◆ REQUIREMENTS
In the material below, find the line with "In the physical"; set down that line and every line after it to the end, exactly, without pictures.

* BEGIN *

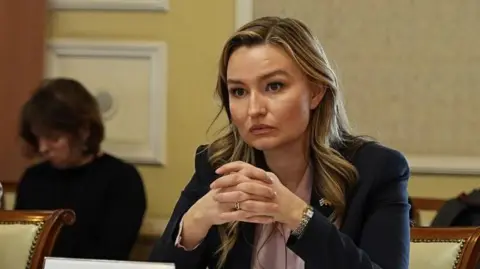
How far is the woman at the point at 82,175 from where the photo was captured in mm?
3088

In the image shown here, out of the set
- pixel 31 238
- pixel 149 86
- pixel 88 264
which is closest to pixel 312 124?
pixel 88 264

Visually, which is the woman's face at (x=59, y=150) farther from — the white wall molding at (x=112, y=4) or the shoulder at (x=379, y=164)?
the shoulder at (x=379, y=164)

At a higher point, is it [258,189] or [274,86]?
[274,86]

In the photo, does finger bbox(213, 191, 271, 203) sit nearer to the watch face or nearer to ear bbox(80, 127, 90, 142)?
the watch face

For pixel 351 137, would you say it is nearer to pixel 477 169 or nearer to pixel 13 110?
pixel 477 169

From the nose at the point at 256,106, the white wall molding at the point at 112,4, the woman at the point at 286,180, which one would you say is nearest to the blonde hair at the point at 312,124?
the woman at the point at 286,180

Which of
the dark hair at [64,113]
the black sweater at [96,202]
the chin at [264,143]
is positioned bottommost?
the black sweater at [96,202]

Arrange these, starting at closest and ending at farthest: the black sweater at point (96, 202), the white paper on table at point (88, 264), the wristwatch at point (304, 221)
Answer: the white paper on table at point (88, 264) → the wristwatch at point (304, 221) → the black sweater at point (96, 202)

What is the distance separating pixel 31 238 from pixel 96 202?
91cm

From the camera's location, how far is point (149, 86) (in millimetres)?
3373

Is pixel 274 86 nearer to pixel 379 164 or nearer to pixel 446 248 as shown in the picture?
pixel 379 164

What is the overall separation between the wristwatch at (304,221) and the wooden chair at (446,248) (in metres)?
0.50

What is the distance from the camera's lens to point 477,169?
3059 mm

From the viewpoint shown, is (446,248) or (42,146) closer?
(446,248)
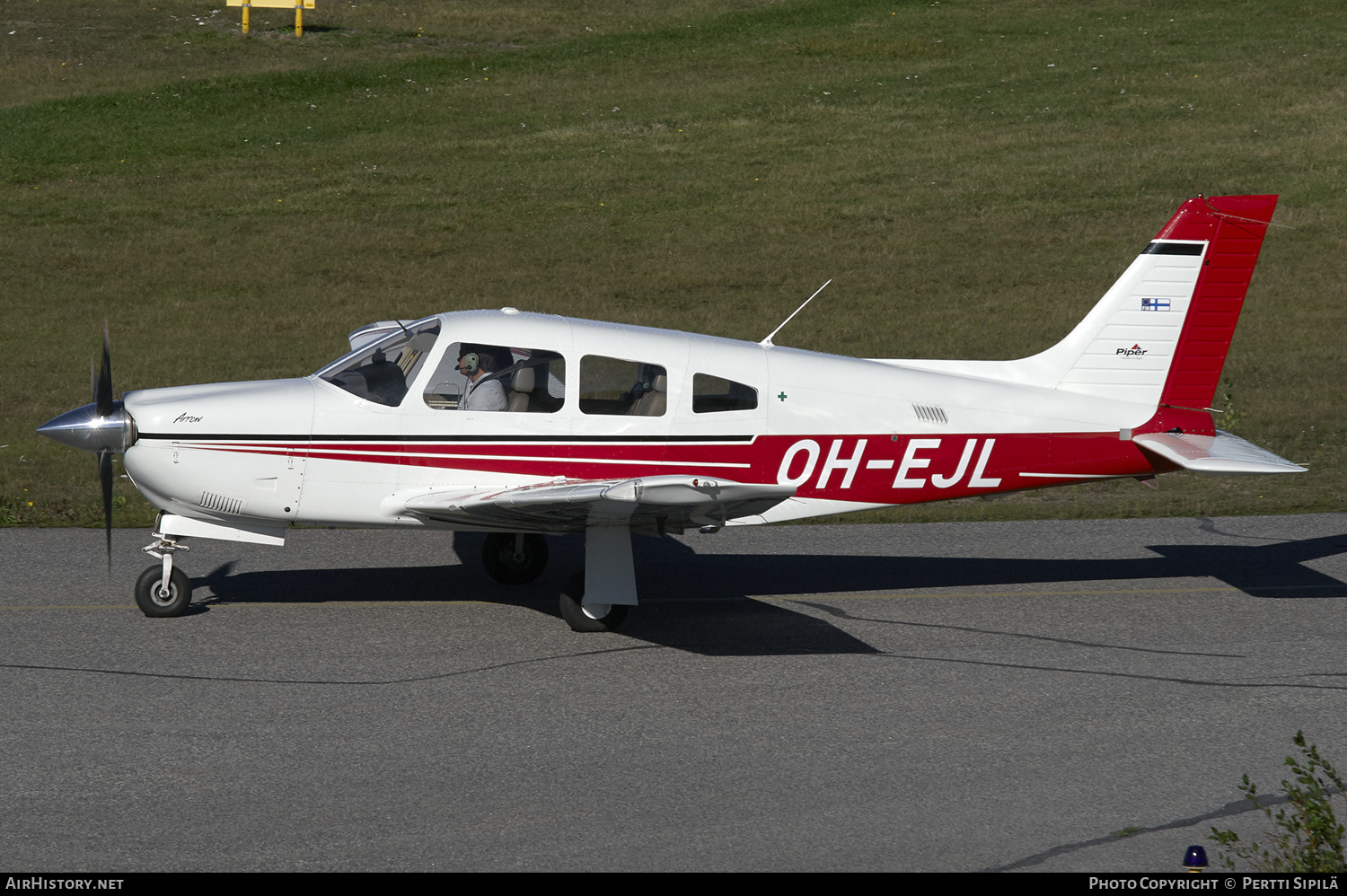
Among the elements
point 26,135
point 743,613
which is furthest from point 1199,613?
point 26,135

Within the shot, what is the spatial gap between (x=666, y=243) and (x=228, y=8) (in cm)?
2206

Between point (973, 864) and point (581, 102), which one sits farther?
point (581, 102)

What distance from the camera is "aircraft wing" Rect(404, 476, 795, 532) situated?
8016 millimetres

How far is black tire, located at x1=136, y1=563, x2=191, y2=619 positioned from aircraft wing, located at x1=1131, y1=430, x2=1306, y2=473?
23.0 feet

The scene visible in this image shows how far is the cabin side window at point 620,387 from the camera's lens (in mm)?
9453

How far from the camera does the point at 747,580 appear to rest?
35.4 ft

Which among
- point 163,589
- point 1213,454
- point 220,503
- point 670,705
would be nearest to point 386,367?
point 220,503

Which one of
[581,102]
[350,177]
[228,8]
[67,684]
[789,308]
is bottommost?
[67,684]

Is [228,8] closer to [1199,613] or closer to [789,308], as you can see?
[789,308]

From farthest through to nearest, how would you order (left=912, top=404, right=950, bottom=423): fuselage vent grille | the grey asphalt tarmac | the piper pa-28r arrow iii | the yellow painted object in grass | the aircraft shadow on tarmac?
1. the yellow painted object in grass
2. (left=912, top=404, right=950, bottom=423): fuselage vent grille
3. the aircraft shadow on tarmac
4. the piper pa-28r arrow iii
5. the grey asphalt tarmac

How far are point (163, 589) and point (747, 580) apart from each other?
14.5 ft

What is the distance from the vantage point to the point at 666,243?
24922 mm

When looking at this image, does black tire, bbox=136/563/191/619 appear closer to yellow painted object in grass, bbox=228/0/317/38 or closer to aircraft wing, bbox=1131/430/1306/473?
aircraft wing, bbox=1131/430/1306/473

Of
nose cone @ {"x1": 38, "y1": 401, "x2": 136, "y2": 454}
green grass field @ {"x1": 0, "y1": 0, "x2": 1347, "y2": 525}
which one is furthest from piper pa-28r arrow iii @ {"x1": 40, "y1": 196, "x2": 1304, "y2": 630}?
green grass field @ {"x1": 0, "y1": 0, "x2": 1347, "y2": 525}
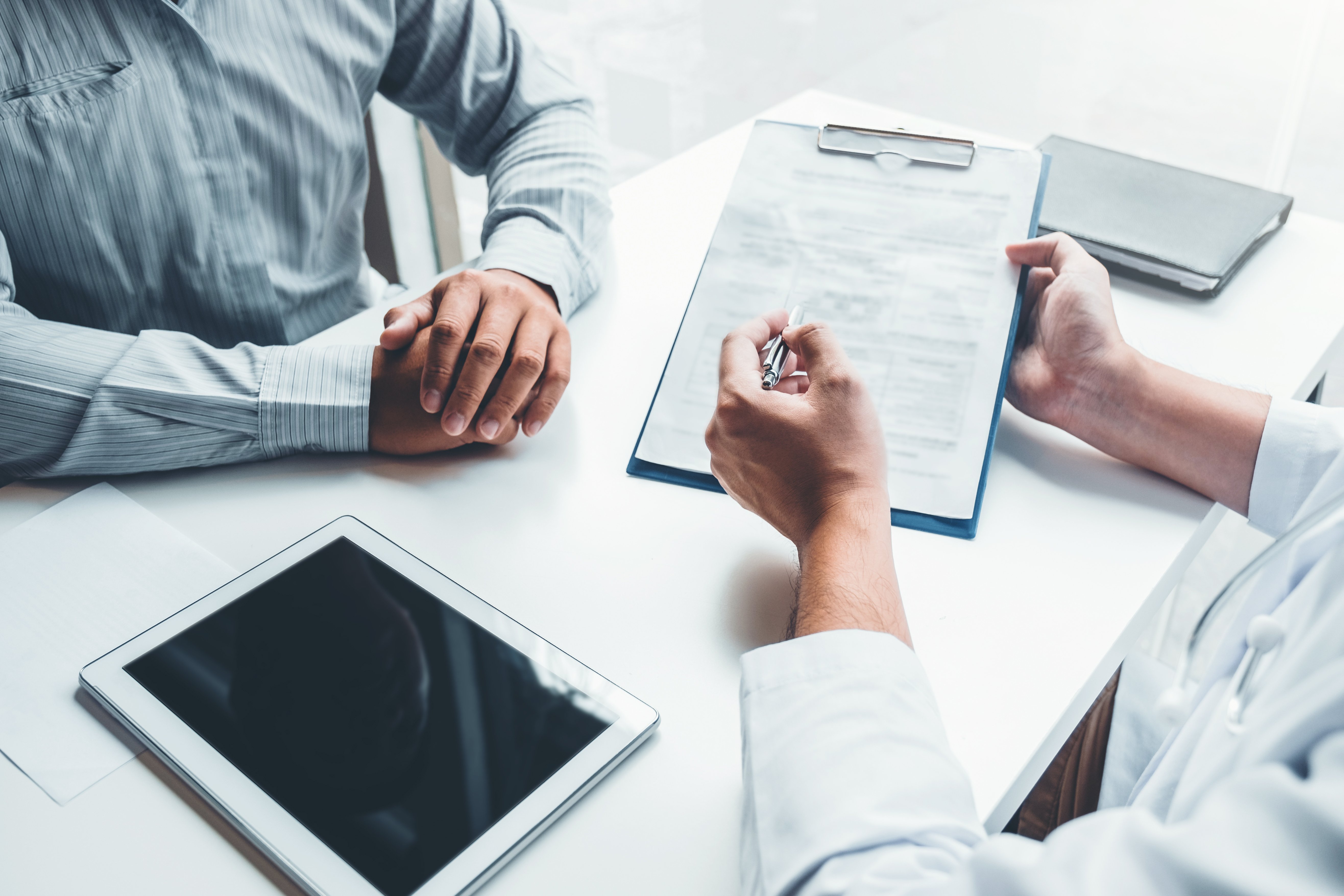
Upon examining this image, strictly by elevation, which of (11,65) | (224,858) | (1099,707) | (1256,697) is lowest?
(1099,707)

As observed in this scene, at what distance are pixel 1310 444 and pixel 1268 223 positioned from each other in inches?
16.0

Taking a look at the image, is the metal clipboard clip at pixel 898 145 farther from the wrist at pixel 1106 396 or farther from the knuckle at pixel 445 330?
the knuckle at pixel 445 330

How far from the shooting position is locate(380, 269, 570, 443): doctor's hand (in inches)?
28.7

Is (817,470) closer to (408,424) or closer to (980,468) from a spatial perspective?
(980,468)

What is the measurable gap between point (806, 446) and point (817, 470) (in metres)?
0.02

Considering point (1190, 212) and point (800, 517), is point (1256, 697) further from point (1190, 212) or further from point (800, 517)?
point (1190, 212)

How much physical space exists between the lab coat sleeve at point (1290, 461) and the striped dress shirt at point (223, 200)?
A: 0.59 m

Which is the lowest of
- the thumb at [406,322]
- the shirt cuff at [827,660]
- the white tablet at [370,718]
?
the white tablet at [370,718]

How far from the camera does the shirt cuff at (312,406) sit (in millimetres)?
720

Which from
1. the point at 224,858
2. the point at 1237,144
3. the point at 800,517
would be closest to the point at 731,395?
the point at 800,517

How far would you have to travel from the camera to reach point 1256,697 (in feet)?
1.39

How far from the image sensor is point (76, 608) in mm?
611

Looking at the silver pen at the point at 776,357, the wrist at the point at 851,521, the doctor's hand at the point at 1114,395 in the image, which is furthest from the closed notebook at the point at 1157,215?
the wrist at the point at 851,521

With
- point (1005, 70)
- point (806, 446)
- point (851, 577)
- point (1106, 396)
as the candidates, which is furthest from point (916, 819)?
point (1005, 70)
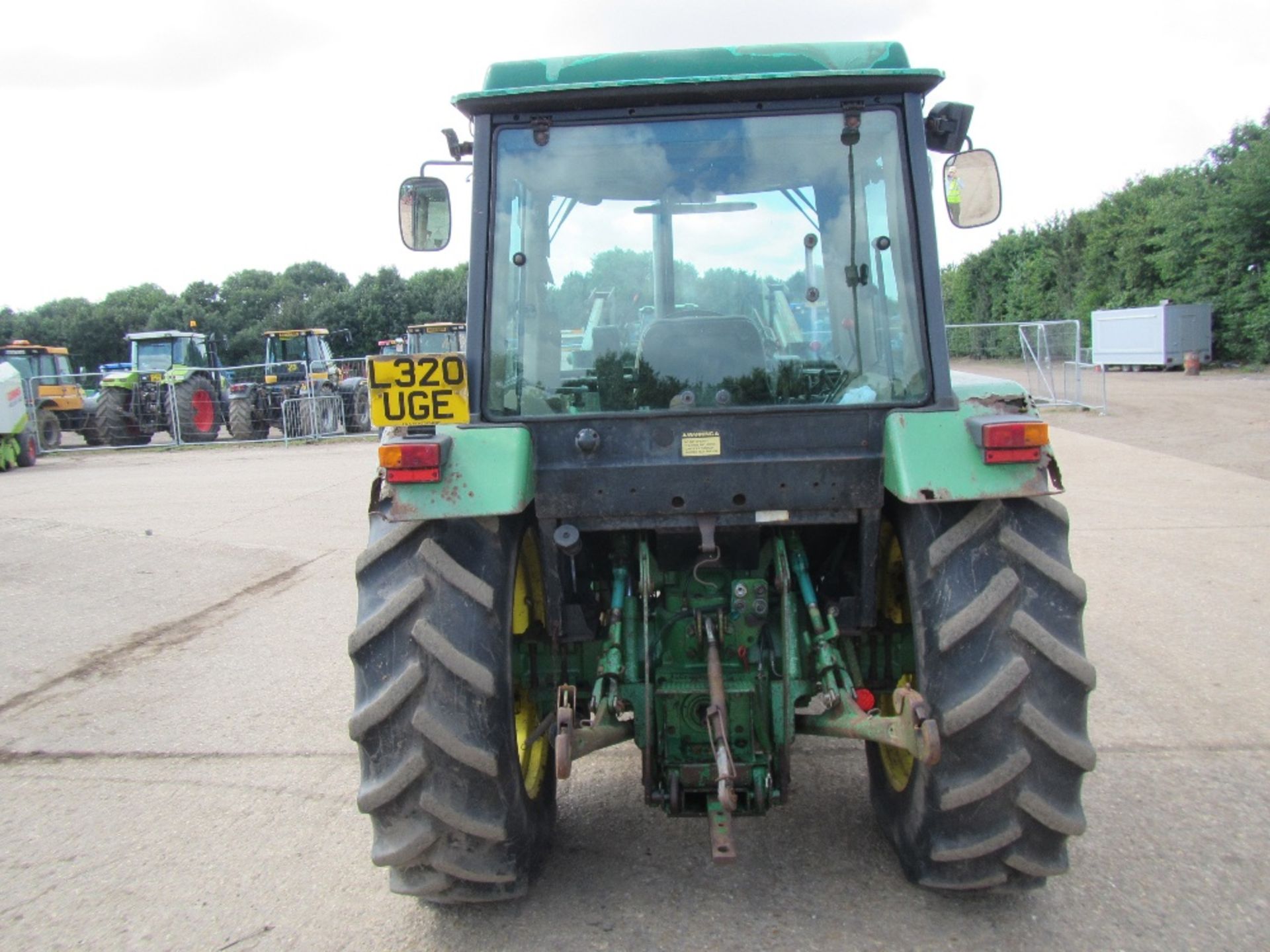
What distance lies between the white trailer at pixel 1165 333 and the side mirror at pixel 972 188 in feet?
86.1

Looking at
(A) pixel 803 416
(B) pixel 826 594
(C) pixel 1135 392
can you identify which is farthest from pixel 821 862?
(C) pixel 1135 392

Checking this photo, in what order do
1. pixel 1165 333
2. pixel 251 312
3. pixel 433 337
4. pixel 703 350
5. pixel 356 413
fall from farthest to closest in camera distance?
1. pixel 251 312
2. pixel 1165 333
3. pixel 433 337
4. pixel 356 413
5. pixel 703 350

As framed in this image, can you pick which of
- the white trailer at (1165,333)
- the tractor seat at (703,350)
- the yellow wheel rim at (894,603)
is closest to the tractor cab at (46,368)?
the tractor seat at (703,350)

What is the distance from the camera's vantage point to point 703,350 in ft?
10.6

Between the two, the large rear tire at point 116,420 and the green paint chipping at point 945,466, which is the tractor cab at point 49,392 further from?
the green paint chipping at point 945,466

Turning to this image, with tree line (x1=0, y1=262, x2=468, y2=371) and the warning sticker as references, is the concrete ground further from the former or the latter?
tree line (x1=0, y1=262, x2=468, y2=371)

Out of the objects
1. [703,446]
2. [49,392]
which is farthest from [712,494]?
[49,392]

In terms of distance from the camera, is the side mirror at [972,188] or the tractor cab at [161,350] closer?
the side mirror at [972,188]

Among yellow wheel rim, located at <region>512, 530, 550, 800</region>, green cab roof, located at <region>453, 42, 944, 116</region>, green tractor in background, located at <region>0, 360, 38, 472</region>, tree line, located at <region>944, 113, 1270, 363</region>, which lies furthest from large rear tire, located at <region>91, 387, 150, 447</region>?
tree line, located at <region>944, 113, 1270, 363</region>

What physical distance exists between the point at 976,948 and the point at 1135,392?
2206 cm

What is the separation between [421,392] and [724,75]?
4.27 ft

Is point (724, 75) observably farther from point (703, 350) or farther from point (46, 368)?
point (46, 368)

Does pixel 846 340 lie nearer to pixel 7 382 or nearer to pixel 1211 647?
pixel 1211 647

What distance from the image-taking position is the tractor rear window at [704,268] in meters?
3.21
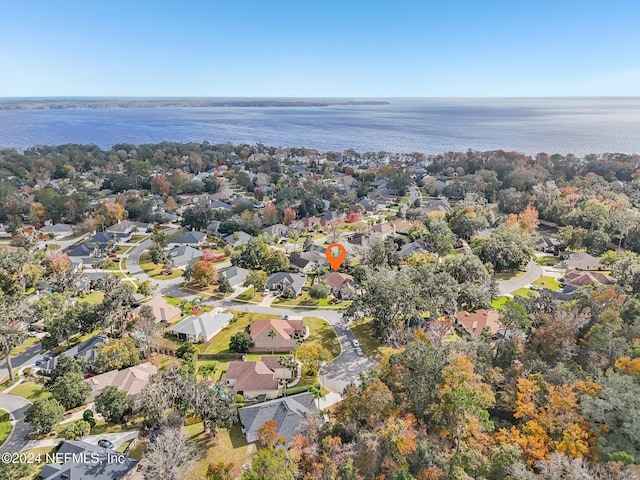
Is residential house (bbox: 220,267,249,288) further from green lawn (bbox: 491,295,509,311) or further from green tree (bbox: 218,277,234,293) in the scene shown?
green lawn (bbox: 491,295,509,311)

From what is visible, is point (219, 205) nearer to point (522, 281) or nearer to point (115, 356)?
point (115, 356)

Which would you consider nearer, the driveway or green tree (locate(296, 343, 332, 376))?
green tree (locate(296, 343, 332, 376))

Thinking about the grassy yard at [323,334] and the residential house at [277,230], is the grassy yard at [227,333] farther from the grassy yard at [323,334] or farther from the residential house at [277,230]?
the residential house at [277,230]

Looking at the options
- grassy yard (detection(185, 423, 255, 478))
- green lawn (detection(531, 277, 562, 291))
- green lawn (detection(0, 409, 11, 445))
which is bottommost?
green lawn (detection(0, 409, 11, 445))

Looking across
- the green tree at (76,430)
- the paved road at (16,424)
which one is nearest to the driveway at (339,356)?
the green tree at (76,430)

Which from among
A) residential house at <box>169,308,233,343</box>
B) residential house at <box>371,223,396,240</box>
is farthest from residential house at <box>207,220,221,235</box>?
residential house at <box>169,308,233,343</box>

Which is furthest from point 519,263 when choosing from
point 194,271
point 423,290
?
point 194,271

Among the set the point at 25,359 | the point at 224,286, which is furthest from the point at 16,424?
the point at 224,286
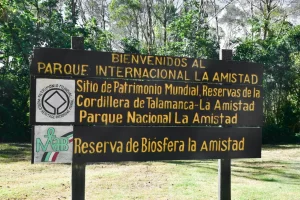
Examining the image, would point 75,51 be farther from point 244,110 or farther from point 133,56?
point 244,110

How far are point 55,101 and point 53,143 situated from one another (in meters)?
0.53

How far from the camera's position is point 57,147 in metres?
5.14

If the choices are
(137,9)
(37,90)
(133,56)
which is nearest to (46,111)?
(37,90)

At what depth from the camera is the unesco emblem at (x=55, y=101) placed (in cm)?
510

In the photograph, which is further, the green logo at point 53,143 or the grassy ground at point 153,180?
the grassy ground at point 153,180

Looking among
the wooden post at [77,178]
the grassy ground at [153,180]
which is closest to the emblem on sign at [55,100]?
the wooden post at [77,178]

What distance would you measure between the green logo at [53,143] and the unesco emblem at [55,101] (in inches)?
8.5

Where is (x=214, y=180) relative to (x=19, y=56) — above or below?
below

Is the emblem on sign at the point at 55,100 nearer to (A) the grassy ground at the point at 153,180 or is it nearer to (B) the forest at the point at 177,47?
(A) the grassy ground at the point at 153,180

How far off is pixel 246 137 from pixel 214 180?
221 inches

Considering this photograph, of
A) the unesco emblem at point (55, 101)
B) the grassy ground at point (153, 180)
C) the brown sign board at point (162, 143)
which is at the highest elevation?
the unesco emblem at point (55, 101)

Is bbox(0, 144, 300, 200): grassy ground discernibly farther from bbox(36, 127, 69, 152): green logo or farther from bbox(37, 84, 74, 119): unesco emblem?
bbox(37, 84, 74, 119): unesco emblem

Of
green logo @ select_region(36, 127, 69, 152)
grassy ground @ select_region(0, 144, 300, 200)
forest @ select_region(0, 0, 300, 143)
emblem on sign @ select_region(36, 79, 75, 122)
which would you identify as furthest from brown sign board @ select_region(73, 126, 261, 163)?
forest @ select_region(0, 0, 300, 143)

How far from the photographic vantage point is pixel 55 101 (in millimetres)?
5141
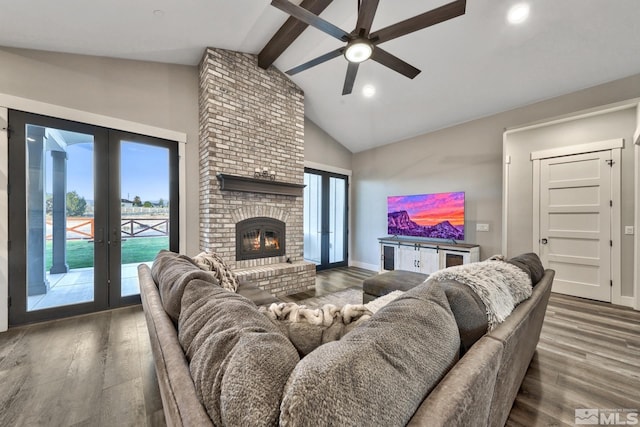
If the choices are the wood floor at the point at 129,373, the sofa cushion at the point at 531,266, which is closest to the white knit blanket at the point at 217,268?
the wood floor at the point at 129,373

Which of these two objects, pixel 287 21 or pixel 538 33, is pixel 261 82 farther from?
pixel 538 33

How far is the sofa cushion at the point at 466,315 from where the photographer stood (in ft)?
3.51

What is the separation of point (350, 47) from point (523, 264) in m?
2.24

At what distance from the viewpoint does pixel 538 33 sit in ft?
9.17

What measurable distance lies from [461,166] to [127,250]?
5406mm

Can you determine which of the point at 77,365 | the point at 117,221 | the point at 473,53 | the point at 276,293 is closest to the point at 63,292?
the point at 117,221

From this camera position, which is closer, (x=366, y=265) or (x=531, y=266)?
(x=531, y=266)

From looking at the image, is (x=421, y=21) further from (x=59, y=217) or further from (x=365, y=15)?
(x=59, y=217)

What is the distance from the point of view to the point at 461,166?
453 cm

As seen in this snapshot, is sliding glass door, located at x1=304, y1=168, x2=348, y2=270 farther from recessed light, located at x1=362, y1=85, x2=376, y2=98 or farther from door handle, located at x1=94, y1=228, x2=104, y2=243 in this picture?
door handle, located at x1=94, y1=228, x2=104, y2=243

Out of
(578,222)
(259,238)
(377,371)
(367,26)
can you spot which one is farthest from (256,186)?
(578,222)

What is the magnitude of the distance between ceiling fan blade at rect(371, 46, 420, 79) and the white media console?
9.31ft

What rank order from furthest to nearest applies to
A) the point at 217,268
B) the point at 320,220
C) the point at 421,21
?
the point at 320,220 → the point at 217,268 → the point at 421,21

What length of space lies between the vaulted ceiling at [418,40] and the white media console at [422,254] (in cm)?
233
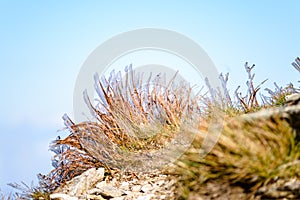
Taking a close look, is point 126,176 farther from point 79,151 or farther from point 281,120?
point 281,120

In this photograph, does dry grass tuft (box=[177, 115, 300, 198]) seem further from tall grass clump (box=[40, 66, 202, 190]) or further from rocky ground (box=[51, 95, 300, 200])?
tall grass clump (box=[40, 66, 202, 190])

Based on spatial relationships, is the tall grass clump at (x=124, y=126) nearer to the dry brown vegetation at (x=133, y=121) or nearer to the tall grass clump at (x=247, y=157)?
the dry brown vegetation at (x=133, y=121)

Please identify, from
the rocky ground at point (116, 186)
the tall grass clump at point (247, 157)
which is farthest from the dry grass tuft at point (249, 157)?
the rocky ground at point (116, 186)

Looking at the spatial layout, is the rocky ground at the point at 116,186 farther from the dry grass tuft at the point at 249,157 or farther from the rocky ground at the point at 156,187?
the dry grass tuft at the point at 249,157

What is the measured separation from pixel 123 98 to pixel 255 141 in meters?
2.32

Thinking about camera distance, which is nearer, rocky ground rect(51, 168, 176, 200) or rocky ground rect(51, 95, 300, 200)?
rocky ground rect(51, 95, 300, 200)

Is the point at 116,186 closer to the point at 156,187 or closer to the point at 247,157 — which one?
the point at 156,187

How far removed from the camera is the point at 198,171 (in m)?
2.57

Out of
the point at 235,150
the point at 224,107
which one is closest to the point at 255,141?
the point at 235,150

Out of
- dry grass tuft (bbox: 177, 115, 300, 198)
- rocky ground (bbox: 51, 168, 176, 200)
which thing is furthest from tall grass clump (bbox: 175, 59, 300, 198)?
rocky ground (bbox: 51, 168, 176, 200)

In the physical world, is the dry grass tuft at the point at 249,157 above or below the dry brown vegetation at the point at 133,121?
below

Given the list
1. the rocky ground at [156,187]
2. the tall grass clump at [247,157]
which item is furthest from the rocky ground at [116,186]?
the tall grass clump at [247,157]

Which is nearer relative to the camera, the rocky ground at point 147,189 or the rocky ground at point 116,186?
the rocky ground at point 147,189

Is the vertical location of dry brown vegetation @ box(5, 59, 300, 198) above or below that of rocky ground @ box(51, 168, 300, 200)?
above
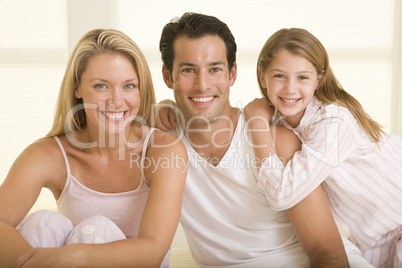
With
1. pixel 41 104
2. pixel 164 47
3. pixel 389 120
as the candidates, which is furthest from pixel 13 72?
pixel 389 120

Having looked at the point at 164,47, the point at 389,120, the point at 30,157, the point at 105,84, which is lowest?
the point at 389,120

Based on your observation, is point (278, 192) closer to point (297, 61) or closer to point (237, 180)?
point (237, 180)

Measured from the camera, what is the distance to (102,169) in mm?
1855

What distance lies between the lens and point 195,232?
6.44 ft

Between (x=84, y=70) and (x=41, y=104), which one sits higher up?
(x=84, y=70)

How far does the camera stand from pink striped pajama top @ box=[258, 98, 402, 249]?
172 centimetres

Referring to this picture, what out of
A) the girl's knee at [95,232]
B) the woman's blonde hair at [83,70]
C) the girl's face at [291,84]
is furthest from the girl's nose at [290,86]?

* END *

◆ RESPONSE TO THIS EXERCISE
In the physical world, is the dry grass tuft at the point at 249,157 above or below the dry brown vegetation at the point at 133,121?
below

Given the list
1. the rocky ground at [156,187]
2. the tall grass clump at [247,157]
which item is furthest from the rocky ground at [116,186]?
the tall grass clump at [247,157]

Which is nearer relative to the camera, the rocky ground at point 147,189 or the rocky ground at point 116,186?
the rocky ground at point 147,189

Is the vertical location of dry brown vegetation @ box(5, 59, 300, 198) above or below that of rocky ground @ box(51, 168, 300, 200)?
above
With
1. pixel 41 104
2. pixel 164 47
3. pixel 389 120
as the candidates, which is furthest from pixel 13 72?
pixel 389 120

Having looked at the point at 164,47, the point at 389,120, the point at 30,157, the point at 105,84, which is lowest?
the point at 389,120

Based on your observation, is point (278, 192) closer to point (297, 61) or closer to point (237, 180)?
point (237, 180)

Measured from the camera, what is the distance to (102,169) in mm?
1855

What distance lies between the lens and point 195,232?
6.44 ft

Between (x=84, y=70) and (x=41, y=104), which one sits higher up?
(x=84, y=70)

How far does the camera stand from pink striped pajama top @ box=[258, 98, 402, 249]?
172 centimetres

Referring to this picture, what out of
A) the girl's knee at [95,232]
B) the woman's blonde hair at [83,70]
C) the girl's face at [291,84]
is furthest from the girl's nose at [290,86]?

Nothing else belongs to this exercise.